Social care reform must not hang on the electoral whims of Tory leadership hopefuls

Lucy Taylor

Senior Account Director

During his time in office, Boris Johnson long promised to ‘fix’ the crisis in social care ‘once and for all’. Whether or not his Government introduced the measures needed to begin to resolve the slew of issues facing the sector remains a subject of debate – and likely will do for some time as he leaves office and his successor takes the wheel.

Instability, uncertainty, and policy U-turns caused by political or party turmoil, however, are far from what is needed for the social care sector. It is imperative that the change in Conservative Party leadership – and subsequently, Prime Minister – does not result in the failure to enact the promised long-term sustained improvements.

Clearly, the challenges facing the sector are not going to be resolved with a ‘quick fix’, and yet successive Governments have failed to produce either the funding or long-term oversight which will lead to the sustainable, stable system which people need to be able to live and age well at home and in the community.

Thus far, none of the Conservative leadership hopefuls have yet demonstrated that they will give social care the focus required to deliver the meaningful change needed – in the form of dedicated funding, improved support for professional and unpaid carers, or a workforce plan.

The Government’s plans to fix the workforce crisis, funding gap (amounting to £7.8 billion by the Health Select Committee’s estimates), and pandemic-induced backlogs across the system, were of course pinned on the ‘Health and Social Care Levy’ announced in November 2021 – a UK-wide hike in National Insurance contributions that would raise £12 billion per year ringfenced for health and social care.

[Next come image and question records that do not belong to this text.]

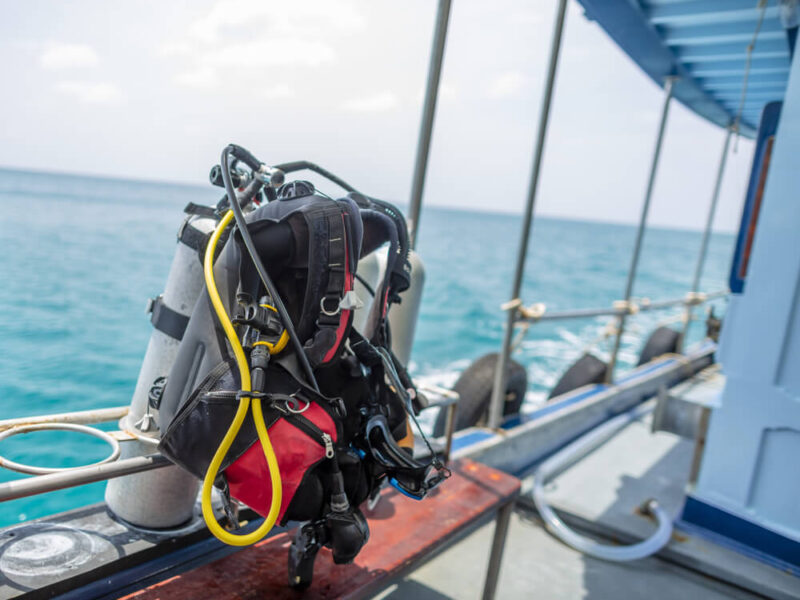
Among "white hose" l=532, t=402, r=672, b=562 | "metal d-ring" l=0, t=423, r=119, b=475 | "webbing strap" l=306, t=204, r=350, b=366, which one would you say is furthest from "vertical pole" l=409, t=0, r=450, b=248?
"white hose" l=532, t=402, r=672, b=562

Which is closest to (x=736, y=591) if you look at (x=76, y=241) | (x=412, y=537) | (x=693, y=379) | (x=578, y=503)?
(x=578, y=503)

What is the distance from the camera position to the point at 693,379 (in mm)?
4750

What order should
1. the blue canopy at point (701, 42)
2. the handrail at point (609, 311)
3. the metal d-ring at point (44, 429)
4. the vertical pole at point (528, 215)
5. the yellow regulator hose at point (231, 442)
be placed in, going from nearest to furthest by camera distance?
1. the yellow regulator hose at point (231, 442)
2. the metal d-ring at point (44, 429)
3. the vertical pole at point (528, 215)
4. the handrail at point (609, 311)
5. the blue canopy at point (701, 42)

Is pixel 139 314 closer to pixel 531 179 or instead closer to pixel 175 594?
pixel 531 179

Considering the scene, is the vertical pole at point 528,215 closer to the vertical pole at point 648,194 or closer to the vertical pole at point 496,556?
the vertical pole at point 496,556

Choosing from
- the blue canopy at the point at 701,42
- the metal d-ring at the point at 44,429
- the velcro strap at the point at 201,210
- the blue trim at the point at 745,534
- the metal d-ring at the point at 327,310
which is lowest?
the blue trim at the point at 745,534

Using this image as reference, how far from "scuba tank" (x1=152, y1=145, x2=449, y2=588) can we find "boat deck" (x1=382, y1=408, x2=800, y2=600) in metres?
0.98

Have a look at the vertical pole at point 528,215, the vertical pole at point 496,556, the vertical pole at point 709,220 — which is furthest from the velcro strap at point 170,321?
the vertical pole at point 709,220

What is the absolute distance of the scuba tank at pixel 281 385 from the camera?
88 centimetres

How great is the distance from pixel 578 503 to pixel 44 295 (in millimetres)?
9630

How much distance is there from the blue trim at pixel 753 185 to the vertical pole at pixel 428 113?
132 centimetres

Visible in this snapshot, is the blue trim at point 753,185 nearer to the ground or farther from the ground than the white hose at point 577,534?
farther from the ground

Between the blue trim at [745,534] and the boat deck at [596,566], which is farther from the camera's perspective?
the blue trim at [745,534]

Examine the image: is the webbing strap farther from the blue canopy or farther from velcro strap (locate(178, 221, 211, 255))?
the blue canopy
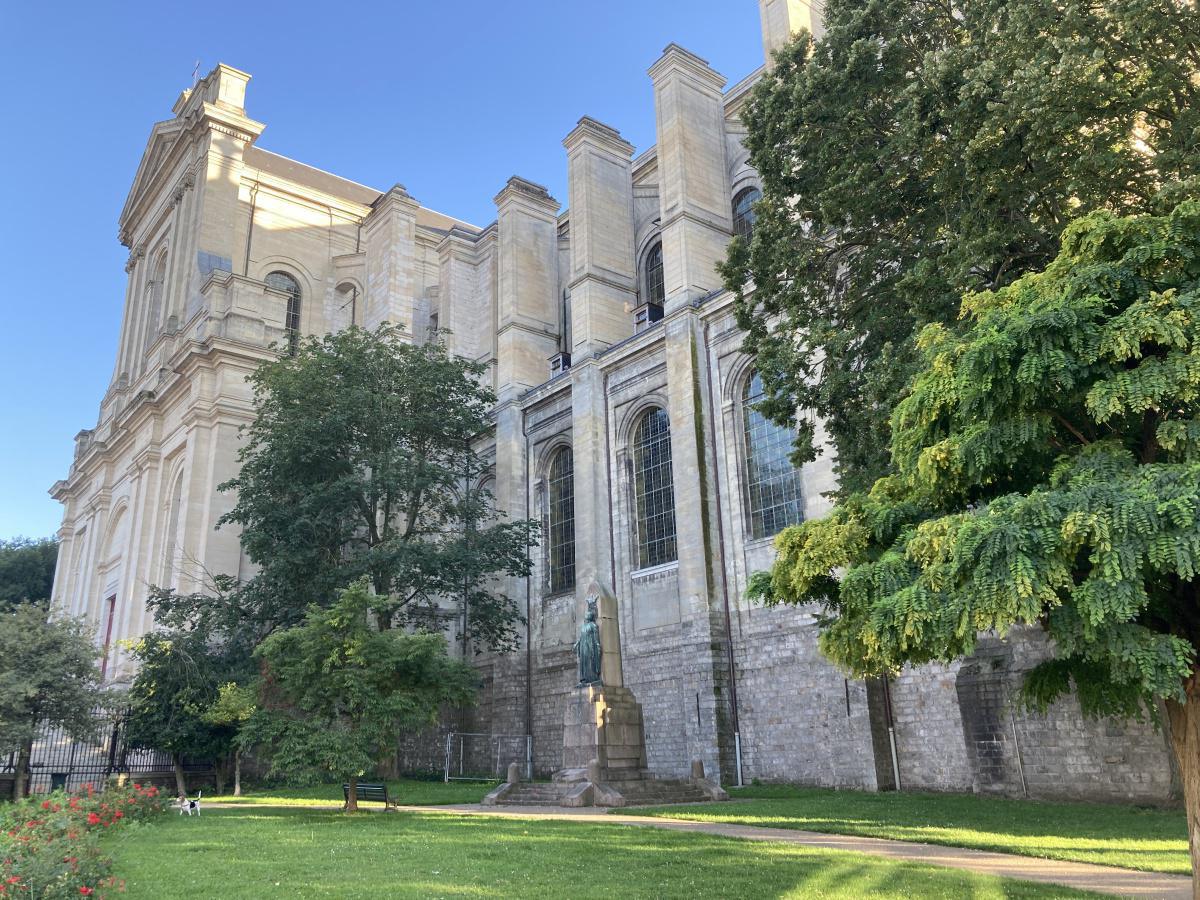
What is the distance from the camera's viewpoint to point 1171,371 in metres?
6.45

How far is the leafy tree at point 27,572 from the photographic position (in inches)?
2029

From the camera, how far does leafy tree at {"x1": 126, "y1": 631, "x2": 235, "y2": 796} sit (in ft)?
78.7

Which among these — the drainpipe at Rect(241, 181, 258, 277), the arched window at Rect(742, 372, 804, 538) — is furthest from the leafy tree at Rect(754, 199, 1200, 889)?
the drainpipe at Rect(241, 181, 258, 277)

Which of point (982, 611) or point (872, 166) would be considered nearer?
point (982, 611)

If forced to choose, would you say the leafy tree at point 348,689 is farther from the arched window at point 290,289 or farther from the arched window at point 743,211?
the arched window at point 290,289

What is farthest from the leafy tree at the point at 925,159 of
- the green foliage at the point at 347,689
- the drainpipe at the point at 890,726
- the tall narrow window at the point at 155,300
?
the tall narrow window at the point at 155,300

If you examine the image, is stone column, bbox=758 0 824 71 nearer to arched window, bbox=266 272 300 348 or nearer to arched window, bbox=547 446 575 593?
arched window, bbox=547 446 575 593

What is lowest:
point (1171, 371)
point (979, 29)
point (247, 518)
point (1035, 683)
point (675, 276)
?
point (1035, 683)

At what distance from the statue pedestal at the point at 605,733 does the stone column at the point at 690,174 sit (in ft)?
35.9

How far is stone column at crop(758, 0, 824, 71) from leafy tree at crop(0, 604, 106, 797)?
2087 centimetres

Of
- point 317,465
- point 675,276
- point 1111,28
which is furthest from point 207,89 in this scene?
point 1111,28

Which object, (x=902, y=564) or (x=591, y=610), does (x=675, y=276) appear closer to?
(x=591, y=610)

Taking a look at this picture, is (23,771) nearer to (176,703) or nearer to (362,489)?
(176,703)

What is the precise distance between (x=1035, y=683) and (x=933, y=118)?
23.4ft
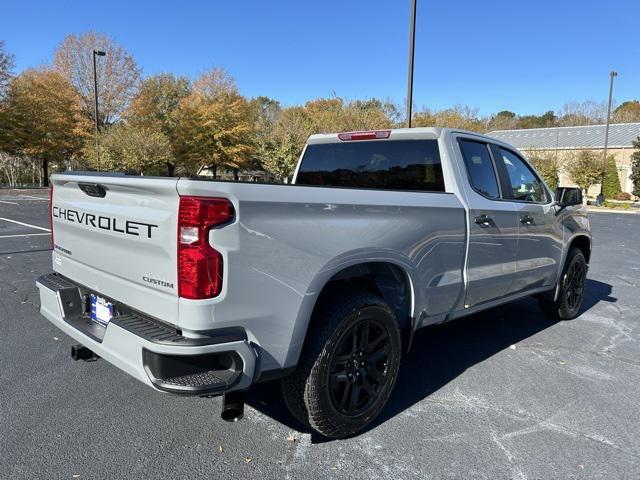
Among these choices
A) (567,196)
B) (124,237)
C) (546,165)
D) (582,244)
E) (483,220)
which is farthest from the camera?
(546,165)

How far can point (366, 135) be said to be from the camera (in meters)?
4.18

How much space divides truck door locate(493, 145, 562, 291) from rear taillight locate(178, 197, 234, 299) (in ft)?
9.88

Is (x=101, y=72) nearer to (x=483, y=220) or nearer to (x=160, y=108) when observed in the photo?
(x=160, y=108)

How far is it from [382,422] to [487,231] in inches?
68.1

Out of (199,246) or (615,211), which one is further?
(615,211)

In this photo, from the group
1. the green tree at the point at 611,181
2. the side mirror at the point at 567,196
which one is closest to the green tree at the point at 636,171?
the green tree at the point at 611,181

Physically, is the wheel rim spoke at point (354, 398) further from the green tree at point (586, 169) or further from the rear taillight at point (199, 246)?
the green tree at point (586, 169)

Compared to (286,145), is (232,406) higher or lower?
lower

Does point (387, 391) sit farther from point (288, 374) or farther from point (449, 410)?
point (288, 374)

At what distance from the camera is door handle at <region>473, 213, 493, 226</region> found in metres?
3.75

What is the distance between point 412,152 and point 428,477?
7.93 ft

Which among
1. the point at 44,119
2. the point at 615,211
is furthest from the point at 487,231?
the point at 44,119

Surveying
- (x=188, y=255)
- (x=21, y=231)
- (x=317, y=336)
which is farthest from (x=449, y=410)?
(x=21, y=231)

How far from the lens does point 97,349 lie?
8.75ft
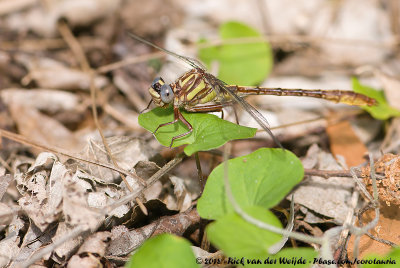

Despite national controversy and accusations of an impending cost-of-living crisis, all the MPs currently running in the Conservative Party Leadership contest voted in favour of the Government’s Levy (other than Tom Tugendhat, who was absent or abstained from voting).

It will therefore be disappointing to many in the care sector that there are, at best, rumours circling of leadership hopefuls planning to scrap the National Insurance rise – and at worst, solid pledges from candidates to reverse the Levy. Though now out the running for the top spot, Sajid Javid was the first to commit to scrapping the rise if he had the chance – despite pushing for it to be raised as high as 2% during debate on the proposals last year. Liz Truss, similarly, has pledged for the reversal of the National Insurance rise. What is missing so far, however, is an indication of an alternative plan for the sector should the Levy be abandoned.

The Health and Social Care Levy has by no means been regarded by anyone in the sector as the overnight solution to fixing social care’s problems – not least because in the first three years of the Levy only £5.4bn of the estimated £39bn raised is reserved for social care. Instead, the majority of the money is going to the NHS to tackle the Covid-19 backlog in elective surgery and other systemic challenges. However, the move did signal a step towards recognising the scale of the crisis, taking some action towards trying to reduce the current funding gap, and introducing a funding mechanism and loose promise that care would receive a greater share of the Levy from 2025 onwards.

Whilst the Conservative Leadership contest is only a week old, tax cuts have been at the heart of all the potential leaders’ policy announcements and the subject of great media and public interest. The cost of living crisis is of paramount importance to voters, and discussions about how best to strengthen the economy and support people through this challenging period are critical. However, that should not come at the expense of reforming the social care system to make sure that it works for people now and in the future.

There will be many who are unsurprised that meaningful change to the care system can so easily hang in the balance for those aiming to be in the top political job – not least because the sector remembers what happened to the Dilnot reforms proposed in 2011. The result of the Dilnot Report, which was commissioned by then Prime Minister David Cameron, was the 2014 Care Act which included a proposed cap on personal contributions to an individual’s care costs – only for this element of the Act to be long-side-lined and ultimately never implemented.

As is so often the case, and with the latest reform programme having already been delayed, social care is once again not being treated as a priority – this time by the people who are bidding to be in the top leadership position in the country. It would be a failure of responsibility if the Government’s previously flagship policy, and the long-overdue commitment to longer-term thinking and action on social care, were to suffer at the hands of an electoral race involving just 200,000 Conservative Party members. Those needing care now, and in the future, as well as the 1.5 million people working in social care, deserve better, and deserve certainty around the delivery of a long-overdue reform programme.